Bradykinin and noradrenaline preconditioning influences level of antioxidant enzymes SOD, CuZn-SOD, Mn-SOD and catalase in the white matter of spinal cord in rabbits after ischemia/reperfusion.

The aim of present work is to assess the effects of bradykinin (Br) or noradrenaline (Nor) preconditioning to the levels of antioxidant enzymes: superoxide dismutase (SOD), copper, zinc superoxide dismutase (CuZn-SOD), manganese superoxide dismutase (Mn-SOD) and catalase in ischemia/reperfusion (I/R) model in the rabbit spinal cord white matter as well as effect on glial fibrillary acidic protein (GFAP) and ubiquitin immunoreaction in glial cells. Rabbits were preconditioned by intraperitoneal single dose of Br or Nor 48 h prior to 20 min of ischemia followed by 24 or 48 h of reperfusion. White matter of L3-L6 spinal cord segments was used for comparison of antioxidant enzyme levels in sham control, ischemic groups and four preconditioned groups. The total SOD level in the Br or Nor preconditioned groups after 48 h of reperfusion was increased vs Br or Nor preconditioned groups after 24 h of reperfusion. The comparison among the ischemic group vs Br preconditioned (P<0.05), and Nor preconditioned (P<0.001) groups after 48 h of reperfusion, showed statistically significant decrease of Mn-SOD activity. Tissue catalase level activity was significantly decreased in the Br preconditioned group after 48 h of reperfusion (P<0.05) and Nor preconditioned groups after 24 h of reperfusion (P<0.001) and also after 48 h of reperfusion (P<0.001), in comparison to ischemic group after 48 h of reperfusion. Significantly decreased tissue catalase activity (P<0.05) in both Nor preconditioned groups after 24 or 48 h of reperfusion was measured vs Br preconditioned group after 48 h of reperfusion. According to our results, in the white matter, activation of stress proteins in glial cells, as well as antioxidant enzymes levels, were influenced by pharmacological preconditioning followed by 20 min of ischemia and 24 or 48 h of reperfusion. These changes contribute to ischemic tolerance acquisition and tissue protection from oxidative stress during reperfusion period.

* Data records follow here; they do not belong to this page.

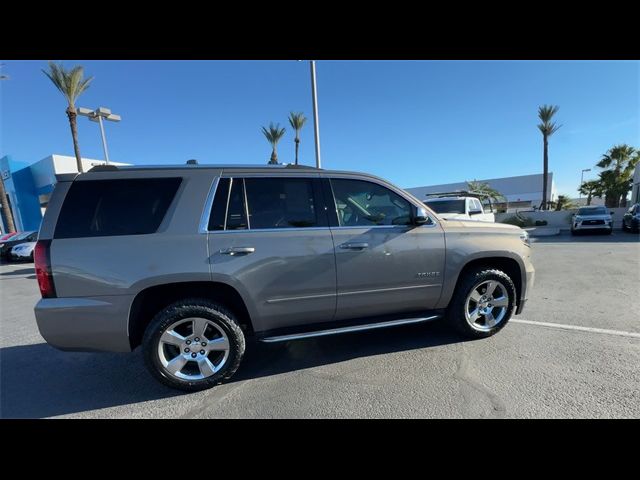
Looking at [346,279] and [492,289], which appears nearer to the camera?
[346,279]

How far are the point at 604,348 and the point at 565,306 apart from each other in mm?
1579

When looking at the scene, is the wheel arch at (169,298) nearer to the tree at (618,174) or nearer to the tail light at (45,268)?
the tail light at (45,268)

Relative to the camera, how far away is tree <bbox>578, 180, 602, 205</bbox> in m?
32.2

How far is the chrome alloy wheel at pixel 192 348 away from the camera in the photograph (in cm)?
275

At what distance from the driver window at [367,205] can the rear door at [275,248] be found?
25cm

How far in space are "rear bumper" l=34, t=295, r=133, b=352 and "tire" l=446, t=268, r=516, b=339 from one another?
3405 millimetres

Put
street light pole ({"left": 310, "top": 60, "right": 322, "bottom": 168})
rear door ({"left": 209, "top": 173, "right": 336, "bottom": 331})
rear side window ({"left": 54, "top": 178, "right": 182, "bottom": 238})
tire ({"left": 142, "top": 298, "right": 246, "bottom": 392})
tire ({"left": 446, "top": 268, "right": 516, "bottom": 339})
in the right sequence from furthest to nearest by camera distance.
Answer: street light pole ({"left": 310, "top": 60, "right": 322, "bottom": 168}) < tire ({"left": 446, "top": 268, "right": 516, "bottom": 339}) < rear door ({"left": 209, "top": 173, "right": 336, "bottom": 331}) < tire ({"left": 142, "top": 298, "right": 246, "bottom": 392}) < rear side window ({"left": 54, "top": 178, "right": 182, "bottom": 238})

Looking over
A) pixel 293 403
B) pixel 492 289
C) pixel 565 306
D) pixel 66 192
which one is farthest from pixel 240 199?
pixel 565 306

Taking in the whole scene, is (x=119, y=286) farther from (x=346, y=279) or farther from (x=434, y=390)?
(x=434, y=390)

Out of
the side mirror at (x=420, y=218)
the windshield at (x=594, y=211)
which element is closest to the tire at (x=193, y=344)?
the side mirror at (x=420, y=218)

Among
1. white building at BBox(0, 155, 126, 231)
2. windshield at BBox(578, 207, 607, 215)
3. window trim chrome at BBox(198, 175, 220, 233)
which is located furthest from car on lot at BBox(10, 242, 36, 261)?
windshield at BBox(578, 207, 607, 215)

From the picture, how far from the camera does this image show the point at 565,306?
4.68 m

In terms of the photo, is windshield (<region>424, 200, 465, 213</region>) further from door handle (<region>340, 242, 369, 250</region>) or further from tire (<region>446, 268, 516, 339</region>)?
door handle (<region>340, 242, 369, 250</region>)
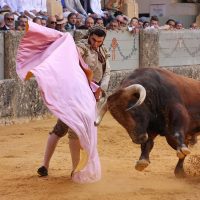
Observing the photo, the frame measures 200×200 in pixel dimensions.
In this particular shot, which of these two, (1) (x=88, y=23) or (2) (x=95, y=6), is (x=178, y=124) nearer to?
(1) (x=88, y=23)

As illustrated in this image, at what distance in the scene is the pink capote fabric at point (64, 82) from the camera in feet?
21.6

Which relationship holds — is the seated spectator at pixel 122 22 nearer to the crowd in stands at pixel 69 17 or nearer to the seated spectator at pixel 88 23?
the crowd in stands at pixel 69 17

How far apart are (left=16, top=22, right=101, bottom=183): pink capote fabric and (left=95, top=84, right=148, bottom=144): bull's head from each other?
7.1 inches

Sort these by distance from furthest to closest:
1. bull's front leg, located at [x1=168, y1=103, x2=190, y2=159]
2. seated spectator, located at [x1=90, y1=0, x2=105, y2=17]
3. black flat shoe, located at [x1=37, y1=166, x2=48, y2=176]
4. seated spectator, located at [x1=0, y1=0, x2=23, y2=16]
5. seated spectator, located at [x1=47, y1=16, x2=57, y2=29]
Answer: seated spectator, located at [x1=90, y1=0, x2=105, y2=17] < seated spectator, located at [x1=0, y1=0, x2=23, y2=16] < seated spectator, located at [x1=47, y1=16, x2=57, y2=29] < black flat shoe, located at [x1=37, y1=166, x2=48, y2=176] < bull's front leg, located at [x1=168, y1=103, x2=190, y2=159]

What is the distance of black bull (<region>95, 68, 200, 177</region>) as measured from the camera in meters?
6.65

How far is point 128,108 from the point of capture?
6.63 meters

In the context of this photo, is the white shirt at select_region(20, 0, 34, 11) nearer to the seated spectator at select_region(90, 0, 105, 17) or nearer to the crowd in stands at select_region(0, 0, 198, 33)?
the crowd in stands at select_region(0, 0, 198, 33)

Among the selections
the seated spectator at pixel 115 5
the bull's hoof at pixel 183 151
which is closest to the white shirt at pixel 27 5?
the seated spectator at pixel 115 5

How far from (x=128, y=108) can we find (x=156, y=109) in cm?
41

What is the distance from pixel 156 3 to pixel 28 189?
14.6m

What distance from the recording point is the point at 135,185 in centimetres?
700

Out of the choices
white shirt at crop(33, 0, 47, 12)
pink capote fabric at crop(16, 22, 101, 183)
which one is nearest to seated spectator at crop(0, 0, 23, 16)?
white shirt at crop(33, 0, 47, 12)

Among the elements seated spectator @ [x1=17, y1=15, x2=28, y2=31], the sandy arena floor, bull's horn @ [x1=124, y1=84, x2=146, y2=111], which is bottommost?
the sandy arena floor

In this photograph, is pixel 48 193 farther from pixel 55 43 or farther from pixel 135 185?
pixel 55 43
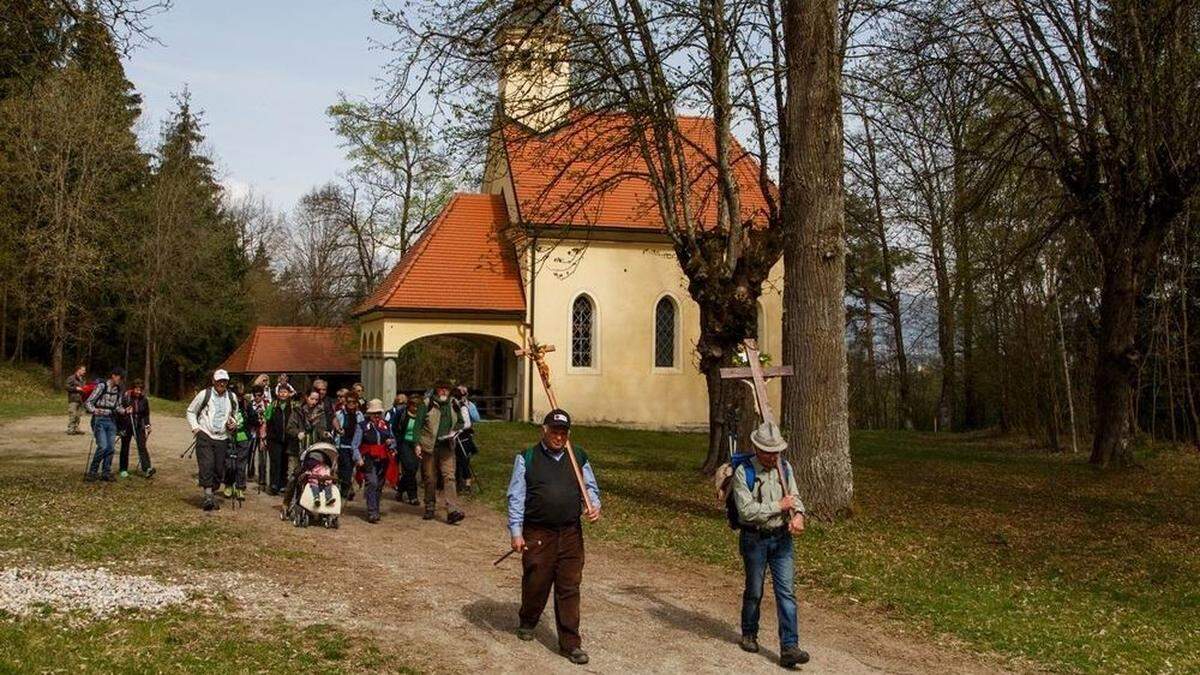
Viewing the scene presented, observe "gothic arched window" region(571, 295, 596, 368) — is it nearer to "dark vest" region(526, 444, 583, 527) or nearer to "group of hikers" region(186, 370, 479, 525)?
"group of hikers" region(186, 370, 479, 525)

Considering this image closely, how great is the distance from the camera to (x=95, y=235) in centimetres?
3912

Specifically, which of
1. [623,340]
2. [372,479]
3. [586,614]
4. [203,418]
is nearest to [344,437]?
[372,479]

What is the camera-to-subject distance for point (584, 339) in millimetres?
32938

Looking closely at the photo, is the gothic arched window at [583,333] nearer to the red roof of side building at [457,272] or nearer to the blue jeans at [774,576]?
the red roof of side building at [457,272]

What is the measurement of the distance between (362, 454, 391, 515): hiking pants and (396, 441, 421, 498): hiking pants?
17.0 inches

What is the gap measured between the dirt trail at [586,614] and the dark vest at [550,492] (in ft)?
3.07

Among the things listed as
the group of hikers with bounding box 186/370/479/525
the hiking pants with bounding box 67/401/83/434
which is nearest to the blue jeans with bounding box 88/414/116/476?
the group of hikers with bounding box 186/370/479/525

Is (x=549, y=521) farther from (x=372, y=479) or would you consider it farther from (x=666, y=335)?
(x=666, y=335)

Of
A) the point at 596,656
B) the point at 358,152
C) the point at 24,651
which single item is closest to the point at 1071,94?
the point at 596,656

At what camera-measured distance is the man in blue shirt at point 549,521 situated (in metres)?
7.24

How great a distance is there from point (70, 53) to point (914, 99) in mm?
12316

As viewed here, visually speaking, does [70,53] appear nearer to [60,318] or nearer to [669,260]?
[669,260]

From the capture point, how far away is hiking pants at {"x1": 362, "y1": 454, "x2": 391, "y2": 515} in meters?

Bradykinin preconditioning affects the number of degenerated neurons and the level of antioxidant enzymes in spinal cord ischemia in rabbits.

Bradykinin preconditioning has been used for acquisition of tolerance after spinal cord ischemia. Rabbits were preconditioned intraperitoneally with bradykinin 48 h prior to 20 min of abdominal aorta ligation followed by 24 and 48 h of reperfusion. The activities of SOD and catalase were measured and Fluoro Jade B (FJB)-positive degenerated neurons were evaluated. The outcomes of Tarlov scoring system used to assess neurological functions showed significant improvement in bradykinin groups compared to the ischemic group. The number of FJB-positive degenerated neurons was decreased in ventral horns of both bradykinin groups. Significantly decreased activities of total SOD and mitochondrial Mn-SOD were also detected in both bradykinin groups versus ischemic group while CuZn-SOD and catalase activities were significantly decreased only in the bradykinin group after 24h of reperfusion versus ischemic group. These findings suggest that one of the possibilities of the neuroprotective effect of delayed bradykinin preconditioning against spinal cord ischemic injury could be realized by mitochondrial protection and decreased synthesis of Mn-SOD as well as by promotion of neuronal survival.